Although God is the reservoir of consciousness, God can accept unlimited love, and as the root of spiritual and material existence, God’s satisfaction nourishes the entirety of existence. Love of God is typically reverential; however, reverential love is not the only kind of love. Nor is reverential love necessarily the most complete form of love, which can be evaluated in terms of the intimacy it affords its lover and beloved—the closeness and sense of identity with one another that it affords. Thus our search for the perfect object of love leads us somewhere beyond God, or beyond the common notion of God. It leads to a connoisseur of love capable of embracing all forms of love, not merely passive reverential love and servitude, but fraternal, familial, and intimate love as well.

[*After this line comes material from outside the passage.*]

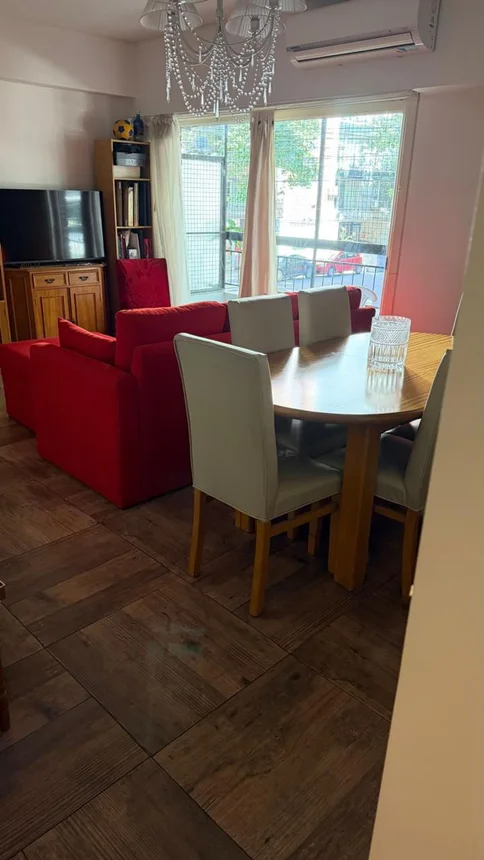 Departamento en venta en Palermo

Here Sri Caitanya steps in to point us in the right direction. He points to Krishna, the perfect object of love, who is adored as friend, son, or lover of his devotees. The distinction between ourselves and God—the distance between the two in self-sacrifice—is breached in the self-forgetfulness of transcendent love that Sri Caitanya exemplified, a love endowed with the intensity with which a lover loves her beloved.

Just as friends and family members forget themselves in the loving company of one another, when perfect love is realized, self-forgetfulness ensues. Krishna is God in forgetfulness of himself under the influence of his devotee’s love. Such love takes place in that plane where the finite soul and the infinite meet in an intimacy that takes on a finite appearance to facilitate intimacy. There the Absolute appears as Krishna, the pastoral cowherd and connoisseur of love.

Sri Caitanya teaches that this plane of transcendental existence is attainable in our present human form of life. We need only combine human life with saintly association and in that association learn the art of loving Krishna. Such love of Krishna is devoid of any selfish material motive and is uninterrupted even by its by-product of enlightenment. It is rendered on Krishna’s terms and its primary expression—both in terms of spiritual practice and spiritual perfection—is reciting Sri Krishna’s holy name.